- **Verilen görev A**
Alıntılanan metne göre aşağıdaki soruları yanıtla:
(i) Bakara Sûresi'nden verilen âyetin numarası kaçtır?
(ii) Nahl Sûresi'nin numarası kaçtır?
(iii) Hasan GÜLER çevirisinde "muzdar" kelimesinin parantez içindeki karşılığı nedir?

==== Alıntılanan metin ====

Ölmüş hayvanlardan yenmesi helâl olan kısım:


Bakara Sûresi (2) - 173. Âyet:

O, size yalnız şunları haram kıldı: Ölü hayvan, kan, domuz eti, bir de Allah'tan başkası adına kesilen hayvanlar. Sonra kim bunlardan yemeye mecbur kalırsa, başkasının hakkına tecavüz etmemek ve zaruret ölçüsünü geçmemek şartıyla ona da bir günah yükletilmez. Çünkü Allah çok bağışlayıcıdır, çok merhametlidir.(Elmalı)

2/173 - (Allah) size yalnızca meyte’yi(İslami esasla zebh edilMEyerek kendi kendine ölmüş, kanı içinde kalmış tezkiyesiz hayvan; leş), kan’ı, domuz eti’ni ve Allah’dan başkası adına boğazlananı haram etmiştir... Ama muzdar olanın (zarurette kalanın) zulmetmeden(arzulamayarak, helal saymayarak) ve haddi aşmadan (bunlardan yemesinde) kendisi üzerine bir günah yoktur... Muhakkak ki Allah Ğafur’dur, Rahıym’dir. (Hasan GÜLER)

 

Nahl Sûresi (16) - 115. Âyet:

O size ancak ölü hayvanı, kanı, domuz etini ve Allah'tan başkası adına kesilenleri haram kıldı. Her kim bu haram şeyleri yemeye mecbur kalırsa (başkasının hakkına) saldırmadan ve aşırı gitmeden yiyebilir. Şüphesiz Allah, çok bağışlayıcıdır, çok merhametlidir.(Elmalı)

==== Kullanılacak veriler ====

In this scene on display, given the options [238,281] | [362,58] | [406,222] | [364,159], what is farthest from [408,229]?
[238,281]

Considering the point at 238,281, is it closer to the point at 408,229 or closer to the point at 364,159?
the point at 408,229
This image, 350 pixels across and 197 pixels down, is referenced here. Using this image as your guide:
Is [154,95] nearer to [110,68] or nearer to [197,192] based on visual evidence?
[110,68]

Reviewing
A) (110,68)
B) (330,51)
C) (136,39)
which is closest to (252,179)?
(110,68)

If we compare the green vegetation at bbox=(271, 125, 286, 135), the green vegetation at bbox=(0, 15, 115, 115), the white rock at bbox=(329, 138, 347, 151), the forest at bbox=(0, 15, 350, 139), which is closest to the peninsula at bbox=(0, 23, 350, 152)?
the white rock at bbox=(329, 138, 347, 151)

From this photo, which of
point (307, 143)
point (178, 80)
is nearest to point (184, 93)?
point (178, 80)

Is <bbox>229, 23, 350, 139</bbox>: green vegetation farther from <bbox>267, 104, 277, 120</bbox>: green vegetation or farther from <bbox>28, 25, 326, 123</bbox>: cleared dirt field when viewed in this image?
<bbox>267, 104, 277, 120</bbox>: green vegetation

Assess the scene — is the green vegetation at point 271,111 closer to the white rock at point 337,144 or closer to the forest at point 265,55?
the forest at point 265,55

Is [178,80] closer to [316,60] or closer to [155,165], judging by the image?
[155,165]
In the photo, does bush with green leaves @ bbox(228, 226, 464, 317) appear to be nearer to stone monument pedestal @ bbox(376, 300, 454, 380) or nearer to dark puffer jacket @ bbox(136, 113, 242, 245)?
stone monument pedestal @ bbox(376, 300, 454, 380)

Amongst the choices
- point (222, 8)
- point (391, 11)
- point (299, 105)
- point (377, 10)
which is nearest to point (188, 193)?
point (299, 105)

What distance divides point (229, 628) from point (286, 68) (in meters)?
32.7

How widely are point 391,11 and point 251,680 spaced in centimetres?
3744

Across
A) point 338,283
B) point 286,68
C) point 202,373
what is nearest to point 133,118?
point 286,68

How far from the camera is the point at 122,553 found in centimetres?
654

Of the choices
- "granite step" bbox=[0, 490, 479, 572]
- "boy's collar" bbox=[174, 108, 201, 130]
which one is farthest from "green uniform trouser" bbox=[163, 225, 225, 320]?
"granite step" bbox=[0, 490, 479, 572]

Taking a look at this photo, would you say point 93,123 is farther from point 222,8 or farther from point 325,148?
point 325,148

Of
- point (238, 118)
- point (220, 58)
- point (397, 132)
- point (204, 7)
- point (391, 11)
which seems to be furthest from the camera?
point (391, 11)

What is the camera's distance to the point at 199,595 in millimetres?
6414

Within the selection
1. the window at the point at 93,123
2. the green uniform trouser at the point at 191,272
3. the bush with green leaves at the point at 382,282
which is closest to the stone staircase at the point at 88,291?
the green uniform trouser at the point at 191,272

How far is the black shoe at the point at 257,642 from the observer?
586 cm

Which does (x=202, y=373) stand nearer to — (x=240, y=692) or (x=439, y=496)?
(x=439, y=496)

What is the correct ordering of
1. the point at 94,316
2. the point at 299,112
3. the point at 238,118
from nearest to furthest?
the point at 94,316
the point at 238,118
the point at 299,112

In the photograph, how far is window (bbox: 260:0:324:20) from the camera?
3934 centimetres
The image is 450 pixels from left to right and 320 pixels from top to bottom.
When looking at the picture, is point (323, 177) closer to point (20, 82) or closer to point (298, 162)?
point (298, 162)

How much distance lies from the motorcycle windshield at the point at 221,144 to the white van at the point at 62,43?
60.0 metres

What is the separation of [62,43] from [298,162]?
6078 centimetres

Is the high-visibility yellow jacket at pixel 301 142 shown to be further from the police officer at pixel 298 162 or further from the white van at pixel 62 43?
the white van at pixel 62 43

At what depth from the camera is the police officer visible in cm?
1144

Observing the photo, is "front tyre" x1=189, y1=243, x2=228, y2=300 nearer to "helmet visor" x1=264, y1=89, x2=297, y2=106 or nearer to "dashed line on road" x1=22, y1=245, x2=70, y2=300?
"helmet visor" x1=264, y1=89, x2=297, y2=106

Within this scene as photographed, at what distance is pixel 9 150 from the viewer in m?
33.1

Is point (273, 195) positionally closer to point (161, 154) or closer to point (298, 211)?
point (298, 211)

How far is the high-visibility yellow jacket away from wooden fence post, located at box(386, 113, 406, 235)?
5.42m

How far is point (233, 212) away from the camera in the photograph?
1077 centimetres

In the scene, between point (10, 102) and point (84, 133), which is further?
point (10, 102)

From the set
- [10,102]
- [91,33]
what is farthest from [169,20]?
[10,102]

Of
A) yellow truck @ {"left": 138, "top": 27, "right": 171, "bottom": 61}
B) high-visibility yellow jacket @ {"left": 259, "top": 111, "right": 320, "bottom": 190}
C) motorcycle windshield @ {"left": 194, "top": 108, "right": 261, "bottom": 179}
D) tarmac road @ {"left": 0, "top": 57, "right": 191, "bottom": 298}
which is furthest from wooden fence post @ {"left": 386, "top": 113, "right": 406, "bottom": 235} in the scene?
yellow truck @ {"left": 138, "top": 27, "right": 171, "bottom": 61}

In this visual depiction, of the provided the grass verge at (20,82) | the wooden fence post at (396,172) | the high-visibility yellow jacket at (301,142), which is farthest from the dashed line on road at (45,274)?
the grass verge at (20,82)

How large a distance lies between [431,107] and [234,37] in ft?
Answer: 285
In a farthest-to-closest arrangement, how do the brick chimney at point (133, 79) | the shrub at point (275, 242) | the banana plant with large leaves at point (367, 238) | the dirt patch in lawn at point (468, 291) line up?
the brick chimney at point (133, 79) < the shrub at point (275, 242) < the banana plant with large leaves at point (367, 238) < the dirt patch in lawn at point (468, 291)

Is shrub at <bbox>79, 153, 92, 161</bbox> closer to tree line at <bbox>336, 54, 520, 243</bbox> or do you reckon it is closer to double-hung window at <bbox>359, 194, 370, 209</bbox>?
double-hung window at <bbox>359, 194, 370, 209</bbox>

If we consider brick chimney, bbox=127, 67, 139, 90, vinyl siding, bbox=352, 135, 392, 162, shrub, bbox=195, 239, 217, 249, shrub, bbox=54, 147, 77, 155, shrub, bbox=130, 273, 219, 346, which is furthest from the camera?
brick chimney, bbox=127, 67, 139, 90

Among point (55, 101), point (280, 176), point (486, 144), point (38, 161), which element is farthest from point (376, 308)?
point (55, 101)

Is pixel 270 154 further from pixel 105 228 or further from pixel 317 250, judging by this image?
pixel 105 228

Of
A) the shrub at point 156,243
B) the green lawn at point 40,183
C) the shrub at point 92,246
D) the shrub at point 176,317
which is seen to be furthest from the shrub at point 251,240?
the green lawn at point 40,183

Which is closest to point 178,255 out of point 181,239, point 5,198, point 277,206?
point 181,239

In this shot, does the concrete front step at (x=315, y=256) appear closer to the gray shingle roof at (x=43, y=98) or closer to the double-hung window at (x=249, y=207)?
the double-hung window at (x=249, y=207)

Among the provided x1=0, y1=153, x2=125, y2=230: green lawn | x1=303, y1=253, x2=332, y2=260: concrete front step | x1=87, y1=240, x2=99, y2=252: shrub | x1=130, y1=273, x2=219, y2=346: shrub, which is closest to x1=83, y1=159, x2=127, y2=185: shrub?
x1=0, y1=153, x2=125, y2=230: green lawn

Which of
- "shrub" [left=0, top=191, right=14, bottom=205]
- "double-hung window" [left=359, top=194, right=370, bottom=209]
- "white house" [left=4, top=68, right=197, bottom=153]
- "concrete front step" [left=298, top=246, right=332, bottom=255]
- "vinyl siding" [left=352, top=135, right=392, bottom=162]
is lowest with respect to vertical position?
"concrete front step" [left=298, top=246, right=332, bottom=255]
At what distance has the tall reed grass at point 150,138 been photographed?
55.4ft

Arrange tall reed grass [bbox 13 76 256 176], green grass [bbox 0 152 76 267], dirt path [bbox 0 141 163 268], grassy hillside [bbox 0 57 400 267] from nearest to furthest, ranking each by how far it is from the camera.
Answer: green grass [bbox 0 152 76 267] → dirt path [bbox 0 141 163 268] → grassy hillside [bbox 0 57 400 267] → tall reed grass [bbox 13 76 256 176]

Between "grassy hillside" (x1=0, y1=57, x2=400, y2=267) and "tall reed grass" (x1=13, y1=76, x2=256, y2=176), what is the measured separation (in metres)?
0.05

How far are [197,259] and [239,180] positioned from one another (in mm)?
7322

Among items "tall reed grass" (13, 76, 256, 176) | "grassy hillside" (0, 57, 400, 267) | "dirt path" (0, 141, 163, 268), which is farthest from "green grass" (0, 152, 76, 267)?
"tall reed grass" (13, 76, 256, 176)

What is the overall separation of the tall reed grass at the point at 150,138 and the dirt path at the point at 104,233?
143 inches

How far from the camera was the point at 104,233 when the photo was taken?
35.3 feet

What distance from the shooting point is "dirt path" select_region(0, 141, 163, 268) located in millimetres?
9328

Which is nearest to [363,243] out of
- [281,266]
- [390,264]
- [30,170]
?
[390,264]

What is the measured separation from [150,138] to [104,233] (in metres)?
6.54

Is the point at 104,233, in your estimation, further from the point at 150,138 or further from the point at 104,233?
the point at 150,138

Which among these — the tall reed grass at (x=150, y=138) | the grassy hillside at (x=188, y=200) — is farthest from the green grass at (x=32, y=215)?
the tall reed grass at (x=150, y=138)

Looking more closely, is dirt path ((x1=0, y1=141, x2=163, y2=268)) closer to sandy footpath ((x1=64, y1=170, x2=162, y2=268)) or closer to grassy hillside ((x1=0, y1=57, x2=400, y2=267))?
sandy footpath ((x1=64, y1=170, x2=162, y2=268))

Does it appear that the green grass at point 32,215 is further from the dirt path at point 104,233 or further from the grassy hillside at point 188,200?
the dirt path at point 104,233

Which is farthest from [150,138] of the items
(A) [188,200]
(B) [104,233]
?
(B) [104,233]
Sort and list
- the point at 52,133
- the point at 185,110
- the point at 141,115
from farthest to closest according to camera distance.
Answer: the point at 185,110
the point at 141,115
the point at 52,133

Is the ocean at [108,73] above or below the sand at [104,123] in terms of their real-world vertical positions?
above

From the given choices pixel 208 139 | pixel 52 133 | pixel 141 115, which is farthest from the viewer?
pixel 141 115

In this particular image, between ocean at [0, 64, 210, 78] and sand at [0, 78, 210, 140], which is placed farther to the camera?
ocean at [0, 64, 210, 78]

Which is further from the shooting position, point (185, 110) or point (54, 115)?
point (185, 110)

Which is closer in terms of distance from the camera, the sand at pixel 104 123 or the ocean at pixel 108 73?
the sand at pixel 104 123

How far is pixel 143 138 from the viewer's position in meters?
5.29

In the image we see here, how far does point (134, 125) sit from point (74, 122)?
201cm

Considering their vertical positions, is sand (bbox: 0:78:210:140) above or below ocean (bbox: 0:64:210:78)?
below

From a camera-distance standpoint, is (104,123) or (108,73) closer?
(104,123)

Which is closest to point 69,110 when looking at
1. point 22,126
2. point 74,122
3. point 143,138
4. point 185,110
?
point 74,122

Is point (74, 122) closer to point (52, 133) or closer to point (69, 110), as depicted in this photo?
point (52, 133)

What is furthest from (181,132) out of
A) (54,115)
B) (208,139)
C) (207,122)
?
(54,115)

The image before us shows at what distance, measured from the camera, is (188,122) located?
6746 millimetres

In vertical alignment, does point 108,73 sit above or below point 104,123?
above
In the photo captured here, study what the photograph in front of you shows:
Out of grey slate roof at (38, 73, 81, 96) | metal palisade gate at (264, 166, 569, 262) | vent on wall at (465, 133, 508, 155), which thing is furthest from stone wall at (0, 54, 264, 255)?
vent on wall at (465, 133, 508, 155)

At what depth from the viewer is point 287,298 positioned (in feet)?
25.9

====

- **Verilen görev B**
Kayıtlardan "brick" sözcüğünü içeren bütün satırları çekip çıkar.

- **Yazılı yanıt A**
(i) 173
(ii) 16
(iii) Zarurette kalan

- **Yazılı yanıt B**
In a farthest-to-closest arrangement, how do the brick chimney at point (133, 79) | the shrub at point (275, 242) | the banana plant with large leaves at point (367, 238) | the dirt patch in lawn at point (468, 291) line up?
the brick chimney at point (133, 79) < the shrub at point (275, 242) < the banana plant with large leaves at point (367, 238) < the dirt patch in lawn at point (468, 291)
If we consider brick chimney, bbox=127, 67, 139, 90, vinyl siding, bbox=352, 135, 392, 162, shrub, bbox=195, 239, 217, 249, shrub, bbox=54, 147, 77, 155, shrub, bbox=130, 273, 219, 346, which is furthest from the camera?
brick chimney, bbox=127, 67, 139, 90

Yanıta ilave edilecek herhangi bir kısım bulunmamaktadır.